---------- Text section ----------

Workaround for Java bug which causes crash dump
Asked Answered
S

3

8

A program that I've developed is crashing the JVM occasionally due to this bug: http://bugs.java.com/bugdatabase/view_bug.do?bug_id=8029516. Unfortunately the bug has not been resolved by Oracle and the bug report says that there are no known workarounds.

I've tried to modify the example code from the bug report by calling .register(sWatchService, eventKinds) in the KeyWatcher thread instead, by adding all pending register request to a list that I loop through in the KeyWatcher thread but it's still crashing. I'm guessing this just had the same effect as synchronizing on sWatchService (like the submitter of the bug report tried).

Can you think of any way to get around this?

Superdominant answered 25/4, 2014 at 16:15 Comment(6)

---------- Entries provided ----------

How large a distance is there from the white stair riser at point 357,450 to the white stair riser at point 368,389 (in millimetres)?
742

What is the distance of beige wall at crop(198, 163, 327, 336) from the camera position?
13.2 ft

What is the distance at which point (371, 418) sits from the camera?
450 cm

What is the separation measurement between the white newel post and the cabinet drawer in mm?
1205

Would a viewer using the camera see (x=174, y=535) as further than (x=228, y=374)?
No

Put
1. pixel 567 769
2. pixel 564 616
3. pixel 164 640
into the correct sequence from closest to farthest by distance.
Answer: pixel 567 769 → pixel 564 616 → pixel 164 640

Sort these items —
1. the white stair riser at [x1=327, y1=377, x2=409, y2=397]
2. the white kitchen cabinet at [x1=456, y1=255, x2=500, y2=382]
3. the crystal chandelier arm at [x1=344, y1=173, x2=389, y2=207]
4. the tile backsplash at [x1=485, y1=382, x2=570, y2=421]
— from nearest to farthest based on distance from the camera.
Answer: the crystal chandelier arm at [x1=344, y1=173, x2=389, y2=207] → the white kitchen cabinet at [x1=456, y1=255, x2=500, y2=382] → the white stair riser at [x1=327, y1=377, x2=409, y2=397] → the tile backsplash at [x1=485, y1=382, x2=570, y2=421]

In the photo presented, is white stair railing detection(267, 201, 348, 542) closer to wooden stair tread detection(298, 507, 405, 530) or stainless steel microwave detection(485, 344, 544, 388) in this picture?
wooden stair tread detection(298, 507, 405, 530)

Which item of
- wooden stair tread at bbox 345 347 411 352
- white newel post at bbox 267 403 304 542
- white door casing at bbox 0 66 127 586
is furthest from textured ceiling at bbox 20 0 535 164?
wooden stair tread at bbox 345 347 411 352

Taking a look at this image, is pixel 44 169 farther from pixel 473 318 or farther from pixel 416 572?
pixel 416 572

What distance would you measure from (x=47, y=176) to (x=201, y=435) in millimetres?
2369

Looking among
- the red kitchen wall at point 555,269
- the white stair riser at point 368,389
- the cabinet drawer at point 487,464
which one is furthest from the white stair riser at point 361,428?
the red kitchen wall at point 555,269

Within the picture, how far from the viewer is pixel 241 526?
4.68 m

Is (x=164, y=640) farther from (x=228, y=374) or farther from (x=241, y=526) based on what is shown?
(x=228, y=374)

----------

● Exercise task: In the Java crash post, what does the bug report say about workarounds? Please use only the Java crash post, not the listing.

● Exercise answer: It says there are no known workarounds.